▶ [TEXT SHOWN]:
◇ ◇ ◇
Usually in Spanish chivo espiatorio is used for spy as tigger said, nonetheless, topo is also used for saying ''spy'' and also used to refer to a clumsy person who makes many mistakes. But I do not know in which Spanish speaking country topo(mole) is used as a spy.


----------



## apmoy70

In Greek: 

The mole (in Gr. «τυφλοπόντικας», tiflo'pondikas, _m._) lit. _blind-mouse_, is a harmless animal having no connection with espionage.
Spy is «κατάσκοπος» (ka'taskopos, _m./f._); compound, preposition and prefix «κατά» (ka'ta)--> originally _down, against_ but here _as an intensive or with a sense of completion of action_ + masculine noun «σκοπός» (sko'pos)--> _watcher, aim, end, object, scope _(PIE *spek-, _to observe_).
The informer is formally called «καταδότης, -δότρια» (kata'ðotis, _m._/kata'ðotria, _f._) and colloquially «καρφί» (kar'fi, _n._) lit. _nail_ (in English, the snitch).
The informer with bad reputation is «ρουφιάνος, -άνα» (fufi'anos, _m._/rufi'ana, _f._) an Italian loan word (ruffiano--> _pander, procurer_).


----------



## XiaoRoel

En galego *toupa/toupeira* non significa _esculca/espía_, senón _*infiltrado*_.


----------
◇ ◇ ◇
▶ [LISTED RECORDS]:
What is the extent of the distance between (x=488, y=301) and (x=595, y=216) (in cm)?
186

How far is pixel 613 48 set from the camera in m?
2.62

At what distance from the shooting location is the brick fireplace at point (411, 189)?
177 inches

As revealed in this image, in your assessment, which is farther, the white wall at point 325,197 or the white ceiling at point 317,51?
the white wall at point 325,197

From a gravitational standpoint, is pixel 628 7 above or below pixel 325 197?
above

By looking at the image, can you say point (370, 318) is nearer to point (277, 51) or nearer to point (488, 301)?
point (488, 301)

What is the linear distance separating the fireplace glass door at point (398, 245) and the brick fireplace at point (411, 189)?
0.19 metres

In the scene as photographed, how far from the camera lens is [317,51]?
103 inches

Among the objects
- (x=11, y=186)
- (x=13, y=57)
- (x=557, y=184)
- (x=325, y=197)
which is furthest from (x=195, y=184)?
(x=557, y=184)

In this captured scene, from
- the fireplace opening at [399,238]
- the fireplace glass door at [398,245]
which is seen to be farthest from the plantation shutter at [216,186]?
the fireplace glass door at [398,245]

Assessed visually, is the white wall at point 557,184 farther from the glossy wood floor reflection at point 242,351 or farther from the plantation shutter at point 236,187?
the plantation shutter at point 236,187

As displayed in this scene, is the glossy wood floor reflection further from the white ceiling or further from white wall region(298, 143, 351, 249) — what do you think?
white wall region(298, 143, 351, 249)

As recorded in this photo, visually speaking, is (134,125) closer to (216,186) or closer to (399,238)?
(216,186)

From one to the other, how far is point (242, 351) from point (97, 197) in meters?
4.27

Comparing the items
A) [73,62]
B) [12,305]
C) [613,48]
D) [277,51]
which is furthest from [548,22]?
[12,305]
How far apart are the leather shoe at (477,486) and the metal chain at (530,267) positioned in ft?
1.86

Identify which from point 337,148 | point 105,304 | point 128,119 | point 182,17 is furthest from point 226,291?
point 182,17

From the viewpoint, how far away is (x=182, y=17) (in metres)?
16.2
◇ ◇ ◇
▶ [DIRECTIONS]:
#1 How would you sum up the thread in two sentences?
#2 Can you repeat the thread word for word between "The informer with" and "significa _esculca/espía_, senón _*infiltrado*_.", inclusive?
Work from the thread alone, not the records.

▶ [RESULTS FOR THE EXERCISE]:
#1 In Spanish, topo (mole) is also used for a spy and for a clumsy person who makes many mistakes, and in Galician toupa/toupeira means an infiltrator rather than a spy. In Greek, the mole has no connection with espionage: a spy is κατάσκοπος, and an informer is formally καταδότης and colloquially καρφί, literally "nail."

#2
The informer with bad reputation is «ρουφιάνος, -άνα» (fufi'anos, _m._/rufi'ana, _f._) an Italian loan word (ruffiano--> _pander, procurer_).


----------



## XiaoRoel

En galego *toupa/toupeira* non significa _esculca/espía_, senón _*infiltrado*_.